By using the formula for the change in the entropy, we can find the net change in entropy of reservoirs in each of the given cases; also from this, if the temperature difference between the two reservoirs decreases, we can find if the net change in entropy increases, decreases, or remains the same.

Formula:

The change in the entropy for a given amount of energy of the cycle,

$∆S=Q\left(\frac{1}{{\mathrm{T}}_2}-\frac{1}{{\mathrm{T}}_1}\right)$ (1)

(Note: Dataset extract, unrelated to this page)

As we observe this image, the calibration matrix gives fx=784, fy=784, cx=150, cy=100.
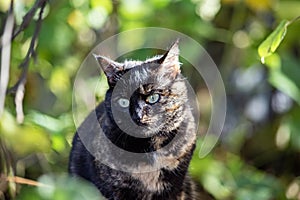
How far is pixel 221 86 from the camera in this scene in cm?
291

a) Calculation of entropy change for temperature 100 K

The change in the entropy is transferring a certain amount of heat Q from a heat reservoir at${\mathrm{T}}_1$to another one at${\mathrm{T}}_2=100\mathrm{K}$is given using equation (1) as follows:

$$\begin{gathered} ∆S=260\mathrm{J}\times \left(\frac{1}{100\mathrm{K}}-\frac{1}{400\mathrm{K}}\right) \\ =1.95\mathrm{J}/\mathrm{K} \end{gathered}$$

Hence, the value of the entropy change is 1.95 J/K

b) Calculation of entropy change for temperature 200K

The change in the entropy is transferring a certain amount of heat Q from a heat reservoir at${\mathrm{T}}_1$to another one at${\mathrm{T}}_2=200\mathrm{K}$is given using equation (1) as follows:

$$\begin{gathered} ∆\mathrm{S}=260\mathrm{J}\times \left(\frac{1}{200\mathrm{K}}-\frac{1}{400\mathrm{K}}\right) \\ =0.650\mathrm{J}/\mathrm{K} \end{gathered}$$

Hence, the value of the entropy change is 0.650 J/K

c) Calculation of entropy change for temperature 300K

The change in the entropy is transferring a certain amount of heat Q from a heat reservoir at${\mathrm{T}}_1$to another one at${\mathrm{T}}_3=300\mathrm{K}$is given using equation (1) as follows:

$$\begin{gathered} ∆\mathrm{S}=260\mathrm{J}\times \left(\frac{1}{300\mathrm{K}}-\frac{1}{400\mathrm{K}}\right) \\ =0.217\mathrm{J}/\mathrm{K} \end{gathered}$$

Hence, the value of the entropy change is 0.217 J/K

d) Calculation of entropy change for temperature 360K

The change in the entropy is transferring a certain amount of heat Q from a heat reservoir at ${\mathrm{T}}_1$to another one at ${\mathrm{T}}_4=360\mathrm{K}$is given using equation (1) as follows:

$$\begin{gathered} ∆\mathrm{S}=260\mathrm{J}\times \left(\frac{1}{360\mathrm{K}}-\frac{1}{400\mathrm{K}}\right) \\ =0.072\mathrm{J}/\mathrm{K} \end{gathered}$$

Hence, the value of the entropy change is 0.072 J/K

e) Checking the behavior of entropy change with temperature change

We see from the calculations of the above parts that as the temperature difference between the two reservoirs decreases, the net change in the entropy $∆{\mathrm{S}}_{\mathrm{net}}$also decreases.